**WORK TO DO**
- A) In the film review, how many indigenous filmmakers made the short films in We Are Still Here?
- B) From the film review, extract the passage starting at "The project began" and ending at "June 8, 2022.".

**EXTRACTED TEXT**
- - - - - - -

We Are Still Here—Film Review

13 February 2023
  • Written by
    Justine Sutton
  • Photographed by
    n/a
Image from the film We Are Still Here shows men and women standing in a forest

Spanning centuries, from Captain James Cook’s arrival in Australia to a post-apocalyptic world 250 years in the future, We Are Still Here lays before the viewer a rich array of indigenous stories, told through eight interwoven short films by ten indigenous filmmakers. These stories reflect the systemic violence, both physical and cultural, inflicted upon the indigenous peoples of modern-day Australia, New Zealand and Samoa; but they do it with a grace and style that belie the often heart-wrenching subject matter.

The project began in response to the 250th anniversary celebrations in Australia marking Cook’s “discovery,” but eventually became the finished film, whose world premiere opened the 69th Sydney Film Festival on June 8, 2022.

- - - - - - -

**RECORDS SHOWN**
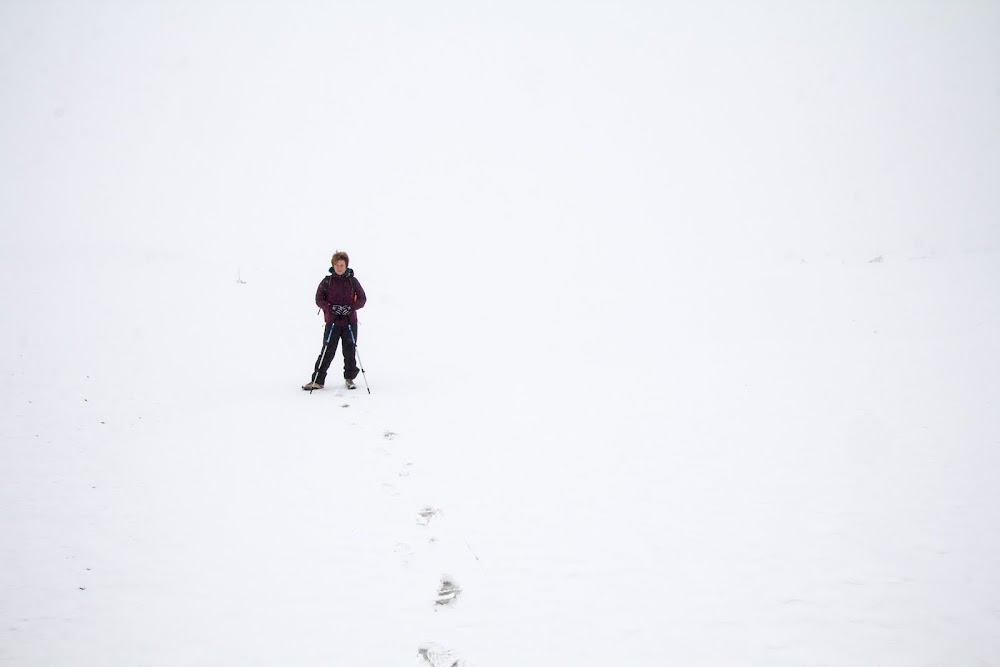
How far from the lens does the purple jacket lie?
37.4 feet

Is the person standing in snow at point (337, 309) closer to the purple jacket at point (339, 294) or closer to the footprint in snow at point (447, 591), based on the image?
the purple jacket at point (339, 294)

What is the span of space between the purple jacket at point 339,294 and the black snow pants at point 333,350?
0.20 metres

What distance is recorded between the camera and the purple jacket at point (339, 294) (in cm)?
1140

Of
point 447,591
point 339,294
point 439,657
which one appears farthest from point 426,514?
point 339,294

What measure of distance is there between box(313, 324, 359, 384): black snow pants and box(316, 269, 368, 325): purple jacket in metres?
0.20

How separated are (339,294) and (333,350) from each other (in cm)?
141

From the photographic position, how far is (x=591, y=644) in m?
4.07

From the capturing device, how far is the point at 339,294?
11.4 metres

- - - - - - -

**TASK-BY-TASK ANSWERS**
- A) Ten

- B)
The project began in response to the 250th anniversary celebrations in Australia marking Cook’s “discovery,” but eventually became the finished film, whose world premiere opened the 69th Sydney Film Festival on June 8, 2022.